Bruxelles dévoilera mardi un projet autorisant 42 milliards d’euros d’investissements publics en faveur de l’industrie des semi-conducteurs d’ici à 2030, pour doubler sa part de marché mondial dans ce secteur stratégique qui subit des pénuries.
« C’est un moment extrêmement important pour l’Europe, car pour la première fois elle fait évoluer les règles sur la politique de concurrence, notamment les aides d’Etat », a expliqué vendredi à des journalistes le commissaire au Marché intérieur Thierry Breton, qui pilote le projet.
La présidente de l’exécutif européen, Ursula von der Leyen, a fixé l’objectif de doubler la part de marché de l’UE dans les semi-conducteurs à 20% de la production mondiale d’ici à la fin de la décennie, pour réduire la dépendance à l’Asie. Dans un marché qui devrait lui-même doubler, cela signifie une multiplication par quatre de la production sur le territoire européen.
Pour ce faire, la Commission va valider mardi un soutien public massif. Le projet de règlement, qui devra encore être adopté par les pays membres et le Parlement européen, traduit la volonté nouvelle d’avoir une politique industrielle interventionniste sur un continent très ouvert à la concurrence.
Bruxelles prévoit 12 milliards d’euros de subventions (6 milliards de l’UE et 6 provenant des États membres) pour financer la recherche dans les puces les plus innovantes et des lignes pilotes pour préparer leur industrialisation.
Pour permettre l’implantation d’usines de très grande taille, mais aussi favoriser l’innovation au sein d’entreprises plus petites, il autorisera en outre 30 milliards d’euros d’aides publiques des États membres à des industriels du secteur, y compris des groupes étrangers, comme l’américain Intel qui envisage d’investir en Europe.
Ces fonds publics devraient entraîner un montant encore plus important d’investissements privés, espère la Commission.
Le commissaire européen au Marché intérieur, Thierry Breton, le 26 janvier 2022 à Bruxelles (AFP/Archives – JOHN THYS)

Section des données.
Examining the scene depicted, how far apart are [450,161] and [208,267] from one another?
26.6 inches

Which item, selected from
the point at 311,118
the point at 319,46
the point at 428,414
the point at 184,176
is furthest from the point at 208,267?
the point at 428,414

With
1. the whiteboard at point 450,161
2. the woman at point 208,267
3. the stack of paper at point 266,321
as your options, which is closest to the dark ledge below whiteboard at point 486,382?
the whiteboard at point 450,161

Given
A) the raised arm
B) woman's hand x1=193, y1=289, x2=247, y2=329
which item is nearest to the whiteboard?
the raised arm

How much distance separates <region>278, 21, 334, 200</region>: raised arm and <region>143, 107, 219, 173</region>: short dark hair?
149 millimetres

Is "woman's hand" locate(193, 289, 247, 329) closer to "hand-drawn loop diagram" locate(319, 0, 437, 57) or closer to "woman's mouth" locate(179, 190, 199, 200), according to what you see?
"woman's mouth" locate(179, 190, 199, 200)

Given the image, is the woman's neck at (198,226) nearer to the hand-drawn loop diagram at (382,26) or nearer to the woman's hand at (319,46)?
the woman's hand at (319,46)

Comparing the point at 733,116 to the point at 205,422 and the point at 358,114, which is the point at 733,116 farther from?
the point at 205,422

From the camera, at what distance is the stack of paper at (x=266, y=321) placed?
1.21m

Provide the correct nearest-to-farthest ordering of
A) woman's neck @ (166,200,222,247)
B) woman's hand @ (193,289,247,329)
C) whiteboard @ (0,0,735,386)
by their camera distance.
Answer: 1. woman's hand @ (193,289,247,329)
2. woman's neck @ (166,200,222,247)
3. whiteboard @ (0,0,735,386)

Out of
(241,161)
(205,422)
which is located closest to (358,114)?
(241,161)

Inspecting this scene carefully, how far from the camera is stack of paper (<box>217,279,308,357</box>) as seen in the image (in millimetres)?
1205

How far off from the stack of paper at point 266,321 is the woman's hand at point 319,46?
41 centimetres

Votre tâche. Relevez, s'il vous plaît, chaque montant en milliards d'euros cité dans l'article sur les semi-conducteurs, en indiquant à quoi il correspond. Les lignes de données n'interviennent pas ici.

Réponse.
- 42 milliards d'euros : les investissements publics autorisés en faveur de l'industrie des semi-conducteurs d'ici à 2030
- 12 milliards d'euros : les subventions pour financer la recherche dans les puces les plus innovantes et des lignes pilotes préparant leur industrialisation
- 6 milliards d'euros : la part de ces subventions venant de l'UE
- 6 milliards d'euros : la part de ces subventions provenant des États membres
- 30 milliards d'euros : les aides publiques des États membres à des industriels du secteur, y compris des groupes étrangers